To add a model, you first need to deploy a gRPC service (using the provided `.proto` file and / or the tools provided in `src/api/`). Once your model is live, you only have to add it to the `models.toml` configuration file. For instance, let's say you've locally deployed a [llama.cpp](https://github.com/ggerganov/llama.cpp) model available on port 50051, just add:

```toml
[llama-7B-4b]
    [llama-7B-4b.metadata]
        owned_by    = 'Meta / ggerganov'
        permission  = []
        description = 'C++ implementation of LlaMA model, 7B parameters, 4-bit quantization'
    [llama-7B-4b.network]
        url = 'localhost:50051'
        type = 'gRPC'
```

You can see see and try of the provided examples in `examples/` directory (might require GPU).

## Usage

Thanks to [the Swagger UI](https://github.com/swagger-api/swagger-ui), you can see and try the different endpoints [here](http://127.0.0.1:8080/docs#/):

![Example query with cUrl](/assets/docs-example.jpg)

Or you can directly use the API with the tool of your choice.

```bash
curl -X 'POST' \
  'http://127.0.0.1:8080/edits/' \
  -H 'accept: application/json' \
  -H 'Content-Type: application/json' \
  -d '{
  "model": "alpaca-lora-7B",
  "instruction": "Make this message nicer and more formal",
  "input": "This meeting was useless and should have been a bloody email",
  "top_p": 1,
  "n": 1,
  "temperature": 1,
  "max_tokens": 256
}'
```

It's also compatible with [OpenAI python client](https://github.com/openai/openai-python):

```python
import openai

# Put anything you want in `API key`
openai.api_key = 'Free the models'

# Point to your own url
openai.api_base = "http://127.0.0.1:8080"

# Do your usual things, for instance a completion query:
print(openai.Model.list())
completion = openai.Completion.create(model="llama-7B", prompt="Hello everyone this is")
```

## Common issues and solutions

### Adding a CORS middleware

If you encounter CORS issues, it is suggested to not use the `simple_ai serve` command, but to rather use your own script to add your CORS configuration, using the [FastAPI CORS middleware](https://fastapi.tiangolo.com/tutorial/cors/).

For instance you can create `my_server.py` with:

```python
from simple_ai.server import app
from fastapi.middleware.cors import CORSMiddleware

def add_cors(app):
    origins = [
        "http://localhost",
        "http://localhost:8080"
    ]
    app.add_middleware(
        CORSMiddleware,
        allow_origins=origins,
        allow_credentials=True,
        allow_methods=["*"],
        allow_headers=["*"],
    )
    return app

def serve_app(host="127.0.0.1", port=8080, **kwargs):
    app = add_cors(app)
    uvicorn.run(app=app, host=host, port=port)
    
if __name__ == "__main__":
    serve_app(host="127.0.0.1", port=8080)
    
```

And run it as `python3 my_server.py` instead.

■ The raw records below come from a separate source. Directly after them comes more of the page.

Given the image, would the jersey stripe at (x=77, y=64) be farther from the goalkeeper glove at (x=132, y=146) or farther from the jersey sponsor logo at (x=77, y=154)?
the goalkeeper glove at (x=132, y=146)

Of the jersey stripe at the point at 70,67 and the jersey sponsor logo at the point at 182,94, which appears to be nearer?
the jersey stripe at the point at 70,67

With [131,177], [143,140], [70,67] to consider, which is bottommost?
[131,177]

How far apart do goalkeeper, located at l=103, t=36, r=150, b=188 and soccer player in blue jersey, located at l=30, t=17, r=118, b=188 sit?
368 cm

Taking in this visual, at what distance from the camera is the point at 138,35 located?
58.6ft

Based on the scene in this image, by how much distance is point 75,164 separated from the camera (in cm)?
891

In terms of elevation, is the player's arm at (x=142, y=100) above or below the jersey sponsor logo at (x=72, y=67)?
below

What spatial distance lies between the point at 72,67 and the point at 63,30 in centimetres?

### I needd `/v1` prefix in the endpoints

Some projects have decided to include the `/v1` prefix as part of the endpoints, while OpenAI client includes it in its `api_base` parameter. If you need to have it as part of the endpoints for your project, you can use a custom script instead of `simple_ai serve`:

```python
import uvicorn
from simple_ai.server import app as v1_app
from fastapi import APIRouter, FastAPI

sai_app = FastAPI()
sai_app.mount("/v1", v1_app)

def serve_app(app=sai_app, host="0.0.0.0", port=8080):
    uvicorn.run(app=app, host=host, port=port)
    
if __name__ == "__main__":
    serve_app()
    
```

## Contribute

This is very much work in progress and far from being perfect, so let me know if you want to help. PR, issues, documentation, cool logo, all the usual candidates are welcome.

### Development Environment

In order for the following steps to work it is required to have make and poetry installed on your system.

To install the development environment run:
```
make install-dev 
```

This will install all dev dependencies as well as configure your pre-commit helpers.